Across the state of Georgia, 78 eligible Georgia post-secondary institutions received College Completion Grants funds.

Georgia’s 2026 Health Budget

The Departments of Behavioral Health and Developmental Disabilities (DBHDD), Community Health (DCH) and Public Health (DPH) are the primary agencies focused on the state’s health care and public health systems. Georgia plans to provide almost $7.7 billion in state funds for these three agencies. General fund appropriations account for $6.9 billion, or about 90%, of their state funding. Other sources, like Tobacco Settlement Funds, account for the remaining $799 million in state funds. Overall, state funds for these three agencies increased by $353 million, or 5%, from the original FY 2025 budget.

The Department of Community Health (DCH) accounts for about $5.6 billion, or 72%, of state health spending. The Department of Behavioral Health and Developmental Disabilities (DBHDD) accounts for about $1.7 billion, or 22%, of state spending on health. The Department of Public Health (DPH) accounts for $435 million, or about 6%, of state spending on health.

State Health Spending by Agency, FY 2026

Source: Georgia’s 2026 Fiscal Year Budget (HB 68)

The Department of Community Health FY 2026 Budget

The Department of Community Health (DCH) administers the state’s health care safety net, reimburses hospitals for services provided to uninsured and underinsured Georgians, manages health insurance coverage for state and school system employees and regulates health and long-term care facilities. The FY 2026 budget provides the Department with almost $5.6 billion in state funds. That includes almost $4.8 billion in state general funds and about $756 million in Tobacco Settlement Funds, ambulance provider fees, nursing home provider fees and hospital provider fees. The budget increases the Department’s state funding by $291 million, or less than 6%, above the original FY 2025 budget.

About 94% of the Department of Community Health’s overall state funding is earmarked for Medicaid and PeachCare, which provide health care coverage to about 2 million Georgians with lower incomes. Although most enrollees are children under the age of 19, more than half (55%) of FY 2025 state funds for Medicaid and PeachCare support coverage for older adults and individuals with disabilities.
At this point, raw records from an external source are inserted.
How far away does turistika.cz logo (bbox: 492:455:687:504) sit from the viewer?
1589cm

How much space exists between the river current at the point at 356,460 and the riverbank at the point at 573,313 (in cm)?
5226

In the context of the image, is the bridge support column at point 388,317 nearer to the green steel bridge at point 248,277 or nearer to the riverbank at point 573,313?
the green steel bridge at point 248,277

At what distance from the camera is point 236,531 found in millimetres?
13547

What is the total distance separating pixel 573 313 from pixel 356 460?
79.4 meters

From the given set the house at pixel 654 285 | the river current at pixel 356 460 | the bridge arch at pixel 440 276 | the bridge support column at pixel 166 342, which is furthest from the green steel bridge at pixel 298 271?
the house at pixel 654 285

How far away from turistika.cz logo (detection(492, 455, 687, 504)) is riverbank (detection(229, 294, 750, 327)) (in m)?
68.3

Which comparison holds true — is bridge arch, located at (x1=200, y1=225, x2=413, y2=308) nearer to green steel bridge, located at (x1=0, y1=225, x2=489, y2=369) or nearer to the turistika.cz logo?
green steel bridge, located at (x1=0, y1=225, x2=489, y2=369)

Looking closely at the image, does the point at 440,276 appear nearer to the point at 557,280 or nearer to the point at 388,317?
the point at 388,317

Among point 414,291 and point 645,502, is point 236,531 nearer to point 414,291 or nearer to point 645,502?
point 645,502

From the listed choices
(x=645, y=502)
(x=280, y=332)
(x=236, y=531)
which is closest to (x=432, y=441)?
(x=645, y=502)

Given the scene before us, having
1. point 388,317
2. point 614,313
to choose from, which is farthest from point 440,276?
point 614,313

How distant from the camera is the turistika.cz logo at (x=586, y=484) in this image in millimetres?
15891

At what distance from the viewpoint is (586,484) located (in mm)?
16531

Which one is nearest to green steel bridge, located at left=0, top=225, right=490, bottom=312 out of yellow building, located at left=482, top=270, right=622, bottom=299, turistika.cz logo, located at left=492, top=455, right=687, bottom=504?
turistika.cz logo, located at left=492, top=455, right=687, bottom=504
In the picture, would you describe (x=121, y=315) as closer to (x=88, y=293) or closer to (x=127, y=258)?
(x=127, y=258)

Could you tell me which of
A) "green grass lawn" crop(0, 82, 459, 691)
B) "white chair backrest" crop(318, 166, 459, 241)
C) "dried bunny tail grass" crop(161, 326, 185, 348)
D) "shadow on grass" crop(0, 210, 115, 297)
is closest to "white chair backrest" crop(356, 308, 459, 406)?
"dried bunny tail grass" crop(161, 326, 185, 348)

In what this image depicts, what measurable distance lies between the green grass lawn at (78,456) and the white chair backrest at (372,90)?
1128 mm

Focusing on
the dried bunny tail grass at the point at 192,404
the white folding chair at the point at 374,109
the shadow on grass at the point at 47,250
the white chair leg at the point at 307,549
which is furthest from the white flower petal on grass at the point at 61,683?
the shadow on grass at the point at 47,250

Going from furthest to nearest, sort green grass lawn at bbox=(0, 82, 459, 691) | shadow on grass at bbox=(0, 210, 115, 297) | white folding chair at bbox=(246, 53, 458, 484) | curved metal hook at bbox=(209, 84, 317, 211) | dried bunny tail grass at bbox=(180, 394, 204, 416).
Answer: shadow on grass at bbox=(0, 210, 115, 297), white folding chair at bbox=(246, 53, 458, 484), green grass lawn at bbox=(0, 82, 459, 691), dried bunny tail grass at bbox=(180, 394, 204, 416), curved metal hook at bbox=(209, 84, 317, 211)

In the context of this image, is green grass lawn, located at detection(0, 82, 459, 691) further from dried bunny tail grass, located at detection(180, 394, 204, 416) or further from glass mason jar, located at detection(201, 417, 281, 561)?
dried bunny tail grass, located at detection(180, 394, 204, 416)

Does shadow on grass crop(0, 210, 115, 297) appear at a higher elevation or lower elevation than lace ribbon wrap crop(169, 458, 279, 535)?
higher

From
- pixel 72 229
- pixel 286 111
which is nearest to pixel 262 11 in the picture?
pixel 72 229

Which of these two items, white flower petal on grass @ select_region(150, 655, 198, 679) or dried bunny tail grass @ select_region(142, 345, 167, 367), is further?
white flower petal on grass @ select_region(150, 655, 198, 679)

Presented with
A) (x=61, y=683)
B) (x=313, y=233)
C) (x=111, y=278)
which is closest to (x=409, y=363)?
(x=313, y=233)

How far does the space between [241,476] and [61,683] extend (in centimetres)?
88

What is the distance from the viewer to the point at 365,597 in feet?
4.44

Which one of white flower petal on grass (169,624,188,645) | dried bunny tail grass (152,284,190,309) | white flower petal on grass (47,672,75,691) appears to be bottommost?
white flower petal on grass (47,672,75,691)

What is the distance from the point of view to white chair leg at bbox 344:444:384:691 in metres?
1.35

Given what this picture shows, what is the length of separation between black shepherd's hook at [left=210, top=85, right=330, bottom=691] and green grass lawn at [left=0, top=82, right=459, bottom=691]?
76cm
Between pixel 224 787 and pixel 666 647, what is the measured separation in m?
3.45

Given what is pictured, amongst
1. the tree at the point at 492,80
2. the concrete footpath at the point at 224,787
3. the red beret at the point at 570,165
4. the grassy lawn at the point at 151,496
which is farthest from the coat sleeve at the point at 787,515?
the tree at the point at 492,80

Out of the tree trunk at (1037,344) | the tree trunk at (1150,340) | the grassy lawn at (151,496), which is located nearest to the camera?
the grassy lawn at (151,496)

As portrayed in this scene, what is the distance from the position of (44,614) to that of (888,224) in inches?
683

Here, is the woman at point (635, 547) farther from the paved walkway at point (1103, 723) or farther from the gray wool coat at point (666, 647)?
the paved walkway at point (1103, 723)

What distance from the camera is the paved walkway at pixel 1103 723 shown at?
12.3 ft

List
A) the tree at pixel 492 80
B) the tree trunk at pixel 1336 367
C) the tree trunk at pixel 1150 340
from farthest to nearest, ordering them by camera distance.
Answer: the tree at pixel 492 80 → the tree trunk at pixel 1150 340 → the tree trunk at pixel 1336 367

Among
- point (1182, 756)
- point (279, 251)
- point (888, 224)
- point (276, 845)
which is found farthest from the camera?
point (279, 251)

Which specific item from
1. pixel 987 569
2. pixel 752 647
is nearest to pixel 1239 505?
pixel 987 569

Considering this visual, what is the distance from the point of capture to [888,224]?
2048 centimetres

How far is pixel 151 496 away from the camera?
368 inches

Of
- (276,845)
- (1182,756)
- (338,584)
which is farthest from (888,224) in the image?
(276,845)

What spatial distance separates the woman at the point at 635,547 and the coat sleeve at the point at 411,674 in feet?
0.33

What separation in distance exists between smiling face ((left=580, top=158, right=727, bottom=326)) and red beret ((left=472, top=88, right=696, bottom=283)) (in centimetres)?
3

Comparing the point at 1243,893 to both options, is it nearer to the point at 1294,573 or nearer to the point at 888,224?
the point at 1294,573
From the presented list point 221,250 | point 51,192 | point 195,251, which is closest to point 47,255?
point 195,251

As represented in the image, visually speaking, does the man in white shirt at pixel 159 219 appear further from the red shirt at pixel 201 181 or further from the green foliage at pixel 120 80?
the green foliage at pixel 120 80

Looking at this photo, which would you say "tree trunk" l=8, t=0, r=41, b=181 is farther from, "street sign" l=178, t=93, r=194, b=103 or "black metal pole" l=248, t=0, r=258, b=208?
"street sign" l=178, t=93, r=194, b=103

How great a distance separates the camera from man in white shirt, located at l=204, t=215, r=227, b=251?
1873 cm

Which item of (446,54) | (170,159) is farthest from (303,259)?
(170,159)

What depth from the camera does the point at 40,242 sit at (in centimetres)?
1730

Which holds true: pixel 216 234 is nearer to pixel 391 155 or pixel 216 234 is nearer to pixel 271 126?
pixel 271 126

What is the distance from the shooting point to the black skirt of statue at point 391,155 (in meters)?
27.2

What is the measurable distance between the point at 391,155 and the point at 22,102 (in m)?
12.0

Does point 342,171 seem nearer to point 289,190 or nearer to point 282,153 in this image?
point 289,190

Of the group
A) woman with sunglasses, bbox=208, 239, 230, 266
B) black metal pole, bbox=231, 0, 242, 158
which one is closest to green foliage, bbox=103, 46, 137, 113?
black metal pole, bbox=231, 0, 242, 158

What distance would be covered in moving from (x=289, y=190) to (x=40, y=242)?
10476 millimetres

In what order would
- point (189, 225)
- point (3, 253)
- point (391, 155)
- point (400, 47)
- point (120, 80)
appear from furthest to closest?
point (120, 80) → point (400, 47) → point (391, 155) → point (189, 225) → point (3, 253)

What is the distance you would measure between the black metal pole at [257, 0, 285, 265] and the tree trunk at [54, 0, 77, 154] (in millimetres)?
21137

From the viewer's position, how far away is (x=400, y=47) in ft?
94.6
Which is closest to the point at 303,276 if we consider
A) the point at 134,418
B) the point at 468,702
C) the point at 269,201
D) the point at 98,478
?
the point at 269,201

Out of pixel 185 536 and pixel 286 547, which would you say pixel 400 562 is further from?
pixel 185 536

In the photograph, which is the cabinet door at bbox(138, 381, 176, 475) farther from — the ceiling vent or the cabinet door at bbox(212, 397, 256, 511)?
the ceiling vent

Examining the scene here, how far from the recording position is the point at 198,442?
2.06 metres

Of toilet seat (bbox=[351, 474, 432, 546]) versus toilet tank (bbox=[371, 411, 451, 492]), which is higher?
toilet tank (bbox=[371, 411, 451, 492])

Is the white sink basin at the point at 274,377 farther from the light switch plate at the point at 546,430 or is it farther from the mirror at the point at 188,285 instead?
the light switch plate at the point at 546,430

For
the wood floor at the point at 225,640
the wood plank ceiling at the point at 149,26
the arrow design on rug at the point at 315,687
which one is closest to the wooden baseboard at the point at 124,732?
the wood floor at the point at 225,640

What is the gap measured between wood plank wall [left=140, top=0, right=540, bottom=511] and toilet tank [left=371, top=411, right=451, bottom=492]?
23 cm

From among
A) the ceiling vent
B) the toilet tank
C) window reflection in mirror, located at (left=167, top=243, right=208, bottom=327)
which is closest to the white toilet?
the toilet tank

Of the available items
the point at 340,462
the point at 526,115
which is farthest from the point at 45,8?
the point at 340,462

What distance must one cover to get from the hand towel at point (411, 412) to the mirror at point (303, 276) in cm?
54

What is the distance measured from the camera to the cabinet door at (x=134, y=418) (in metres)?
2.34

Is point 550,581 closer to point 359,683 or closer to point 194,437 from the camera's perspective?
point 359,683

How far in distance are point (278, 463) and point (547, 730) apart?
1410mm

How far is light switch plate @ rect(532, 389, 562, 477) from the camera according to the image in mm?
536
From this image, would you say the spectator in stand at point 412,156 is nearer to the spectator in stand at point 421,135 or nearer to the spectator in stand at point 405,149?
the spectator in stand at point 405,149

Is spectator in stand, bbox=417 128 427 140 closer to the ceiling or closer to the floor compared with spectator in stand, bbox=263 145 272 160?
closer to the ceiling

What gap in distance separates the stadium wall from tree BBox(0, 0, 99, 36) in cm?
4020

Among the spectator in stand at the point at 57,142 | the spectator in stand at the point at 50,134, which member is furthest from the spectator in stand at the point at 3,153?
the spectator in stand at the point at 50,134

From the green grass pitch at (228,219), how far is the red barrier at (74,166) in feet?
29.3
Over Half of State Medicaid/PeachCare Funding Covers Healthcare Costs for Older Adults and Individuals with Disabilities

Source: Georgia’s 2026 Fiscal Year Budget (HB 68):

Modest Increases Improve Medicaid Provider Rates and Set Course for Eligibility and Enrollment System Improvements, But Health Insurance Coverage Gap Remains

Increasing Provider Rates

Increasing Medicaid reimbursement rates, which tend to be lower than Medicare and commercial rates, can improve access to care. The Department of Community Health (DCH) FY 2026 budget includes about $23 million in additional state funds to support provider rates increases. The largest line items impact provider rates for emergency medical transportation, therapy for children with autism, newborn deliveries in rural counties and primary care.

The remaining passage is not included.